* begin TEXT SHOWN *
# Linear Regression on Canada Per Capita Income (from scratch)

Implementation uses only NumPy for math and Matplotlib for visualization, following the standard gradient descent solution for univariate linear regression.

In [1]:
import numpy as np
import matplotlib.pyplot as plt

# Ensure reproducibility
np.random.seed(42)

# Plot style
plt.style.use('seaborn-v0_8-whitegrid')

## 1. Load the CSV dataset
Dataset: `canada_per_capita_income.csv` (year, income).

In [2]:
def load_dataset(csv_path):
    """
    Load a two-column CSV (year, income) without using pandas.
    Returns feature column x (years) and target y (income), both as column vectors.
    """
    data = np.loadtxt(csv_path, delimiter=",", skiprows=1)
    x = data[:, 0:1]  # years
    y = data[:, 1:1+1]  # income
    return x, y

csv_path = "canada_per_capita_income.csv"
x_raw, y = load_dataset(csv_path)
print(f"Loaded {x_raw.shape[0]} rows from {csv_path}")

Loaded 47 rows from canada_per_capita_income.csv


## 2. Model equations (univariate linear regression)
- Hypothesis: $\hat{y} = w_0 + w_1 x$
- Cost (MSE): $J(w_0, w_1) = \dfrac{1}{2m} \sum_{i=1}^{m} (\hat{y}^{(i)} - y^{(i)})^2$
- Gradients:
  - $\dfrac{\partial J}{\partial w_0} = \dfrac{1}{m} \sum_{i=1}^{m} (\hat{y}^{(i)} - y^{(i)})$
  - $\dfrac{\partial J}{\partial w_1} = \dfrac{1}{m} \sum_{i=1}^{m} (\hat{y}^{(i)} - y^{(i)}) x^{(i)}$
- Updates (gradient descent):
  - $w_0 \leftarrow w_0 - \alpha \dfrac{\partial J}{\partial w_0}$
  - $w_1 \leftarrow w_1 - \alpha \dfrac{\partial J}{\partial w_1}$

In [3]:
def normalize_feature(x):
    """
    Normalize feature to zero mean and unit variance for stable gradient descent.
    Returns normalized x and the (mean, std) for inverse transforms.
    """
    mean = np.mean(x)
    std = np.std(x) + 1e-8
    x_norm = (x - mean) / std
    return x_norm, mean, std


def add_bias(x):
    """
    Add bias column of ones to feature matrix.
    """
* end TEXT SHOWN *
* begin RECORD LIST *
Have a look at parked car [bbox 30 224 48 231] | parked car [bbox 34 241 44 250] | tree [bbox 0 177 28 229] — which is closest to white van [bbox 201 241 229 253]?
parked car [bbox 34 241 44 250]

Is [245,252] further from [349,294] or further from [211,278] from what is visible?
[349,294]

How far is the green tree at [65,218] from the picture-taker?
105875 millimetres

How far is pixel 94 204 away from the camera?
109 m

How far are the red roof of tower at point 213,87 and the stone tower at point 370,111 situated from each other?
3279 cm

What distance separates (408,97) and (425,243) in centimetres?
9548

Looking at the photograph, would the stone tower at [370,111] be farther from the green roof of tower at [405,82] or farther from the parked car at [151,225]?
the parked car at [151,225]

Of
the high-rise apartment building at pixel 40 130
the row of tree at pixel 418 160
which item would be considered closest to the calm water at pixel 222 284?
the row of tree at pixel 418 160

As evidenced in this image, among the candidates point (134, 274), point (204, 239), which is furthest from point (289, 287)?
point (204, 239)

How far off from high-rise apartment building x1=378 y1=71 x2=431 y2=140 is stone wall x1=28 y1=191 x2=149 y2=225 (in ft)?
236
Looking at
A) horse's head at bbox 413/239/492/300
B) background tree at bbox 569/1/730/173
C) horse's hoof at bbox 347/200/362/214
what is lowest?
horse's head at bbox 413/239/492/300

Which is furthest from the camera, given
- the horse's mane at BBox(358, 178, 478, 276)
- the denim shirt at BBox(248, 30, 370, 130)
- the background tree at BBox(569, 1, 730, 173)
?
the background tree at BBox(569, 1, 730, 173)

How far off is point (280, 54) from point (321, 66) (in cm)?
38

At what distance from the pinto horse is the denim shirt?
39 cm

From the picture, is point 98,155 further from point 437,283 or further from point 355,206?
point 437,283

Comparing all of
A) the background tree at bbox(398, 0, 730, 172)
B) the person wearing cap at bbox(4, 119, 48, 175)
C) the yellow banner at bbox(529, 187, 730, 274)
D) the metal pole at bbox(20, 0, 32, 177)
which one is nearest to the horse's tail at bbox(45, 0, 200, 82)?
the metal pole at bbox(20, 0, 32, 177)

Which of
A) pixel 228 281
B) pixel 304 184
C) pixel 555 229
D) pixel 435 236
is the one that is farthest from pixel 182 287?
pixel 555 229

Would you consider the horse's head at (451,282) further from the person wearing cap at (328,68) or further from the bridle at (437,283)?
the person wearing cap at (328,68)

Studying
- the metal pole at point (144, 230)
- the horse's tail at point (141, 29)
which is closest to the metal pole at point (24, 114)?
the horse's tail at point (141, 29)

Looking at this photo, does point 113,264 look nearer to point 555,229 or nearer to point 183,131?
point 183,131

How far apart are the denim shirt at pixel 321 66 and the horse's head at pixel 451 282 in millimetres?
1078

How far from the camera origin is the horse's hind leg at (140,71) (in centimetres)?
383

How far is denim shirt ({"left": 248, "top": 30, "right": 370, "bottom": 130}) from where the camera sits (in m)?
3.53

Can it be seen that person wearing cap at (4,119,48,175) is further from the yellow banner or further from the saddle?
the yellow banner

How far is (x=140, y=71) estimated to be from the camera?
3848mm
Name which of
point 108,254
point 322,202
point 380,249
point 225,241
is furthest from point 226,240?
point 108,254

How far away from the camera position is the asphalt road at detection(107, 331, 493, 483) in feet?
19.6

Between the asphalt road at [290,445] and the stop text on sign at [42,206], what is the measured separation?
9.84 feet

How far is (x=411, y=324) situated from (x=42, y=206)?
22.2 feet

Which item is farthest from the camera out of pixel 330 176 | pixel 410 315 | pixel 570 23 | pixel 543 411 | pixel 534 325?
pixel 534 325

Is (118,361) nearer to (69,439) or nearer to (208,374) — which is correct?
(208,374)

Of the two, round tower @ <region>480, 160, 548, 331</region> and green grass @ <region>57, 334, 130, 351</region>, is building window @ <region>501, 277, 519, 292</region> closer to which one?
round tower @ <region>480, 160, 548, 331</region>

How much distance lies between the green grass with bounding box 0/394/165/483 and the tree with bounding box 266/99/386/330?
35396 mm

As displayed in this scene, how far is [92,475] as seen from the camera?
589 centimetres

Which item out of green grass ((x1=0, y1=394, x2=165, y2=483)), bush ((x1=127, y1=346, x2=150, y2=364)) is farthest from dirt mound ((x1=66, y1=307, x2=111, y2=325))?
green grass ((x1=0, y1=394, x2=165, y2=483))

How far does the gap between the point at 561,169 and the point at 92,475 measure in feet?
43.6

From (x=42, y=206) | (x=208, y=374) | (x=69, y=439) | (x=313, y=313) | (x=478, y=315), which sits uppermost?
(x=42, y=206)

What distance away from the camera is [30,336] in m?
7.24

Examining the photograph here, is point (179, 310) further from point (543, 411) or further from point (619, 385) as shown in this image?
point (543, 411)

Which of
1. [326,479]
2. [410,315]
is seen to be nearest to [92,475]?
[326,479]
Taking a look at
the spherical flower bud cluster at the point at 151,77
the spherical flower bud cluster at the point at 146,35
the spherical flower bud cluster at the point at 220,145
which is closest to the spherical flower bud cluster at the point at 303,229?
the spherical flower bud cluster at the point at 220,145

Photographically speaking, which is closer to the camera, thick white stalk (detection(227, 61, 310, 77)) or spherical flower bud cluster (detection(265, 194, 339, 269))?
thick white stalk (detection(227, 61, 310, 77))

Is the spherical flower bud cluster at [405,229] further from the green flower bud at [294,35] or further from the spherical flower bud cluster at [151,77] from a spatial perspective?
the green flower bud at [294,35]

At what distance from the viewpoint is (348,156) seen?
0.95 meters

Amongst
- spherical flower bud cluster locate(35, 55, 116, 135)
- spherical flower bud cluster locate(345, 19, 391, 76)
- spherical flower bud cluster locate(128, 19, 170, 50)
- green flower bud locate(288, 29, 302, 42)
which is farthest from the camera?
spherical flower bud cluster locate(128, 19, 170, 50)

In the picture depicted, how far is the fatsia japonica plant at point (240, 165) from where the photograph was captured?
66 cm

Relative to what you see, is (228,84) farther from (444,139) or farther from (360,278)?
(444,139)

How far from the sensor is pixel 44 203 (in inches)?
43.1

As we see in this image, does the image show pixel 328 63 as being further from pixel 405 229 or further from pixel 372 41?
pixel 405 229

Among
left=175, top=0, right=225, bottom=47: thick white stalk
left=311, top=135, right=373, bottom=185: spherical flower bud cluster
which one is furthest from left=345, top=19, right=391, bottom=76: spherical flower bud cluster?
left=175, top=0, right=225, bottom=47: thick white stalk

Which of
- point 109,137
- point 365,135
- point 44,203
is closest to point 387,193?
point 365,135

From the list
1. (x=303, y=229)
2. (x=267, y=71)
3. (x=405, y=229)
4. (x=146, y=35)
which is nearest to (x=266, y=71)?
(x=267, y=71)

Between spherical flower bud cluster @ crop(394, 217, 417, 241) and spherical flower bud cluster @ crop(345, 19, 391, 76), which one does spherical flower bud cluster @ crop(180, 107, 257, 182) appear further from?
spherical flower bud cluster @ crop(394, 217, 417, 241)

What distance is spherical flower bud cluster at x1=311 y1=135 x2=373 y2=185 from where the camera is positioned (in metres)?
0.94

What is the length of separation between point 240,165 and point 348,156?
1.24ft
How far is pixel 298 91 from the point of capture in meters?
* end RECORD LIST *
#### [GIVEN TASK A]
In the regression notebook, why does normalize_feature rescale the feature to zero mean and unit variance, and why does it also return the mean and standard deviation?
#### [GIVEN TASK B]
According to the regression notebook, how many rows were loaded from the CSV file?

#### [EXERCISE ANSWER A]
It rescales the feature to zero mean and unit variance so that gradient descent stays stable. It returns the mean and standard deviation so they can be used for inverse transforms.

#### [EXERCISE ANSWER B]
47 rows were loaded from canada_per_capita_income.csv.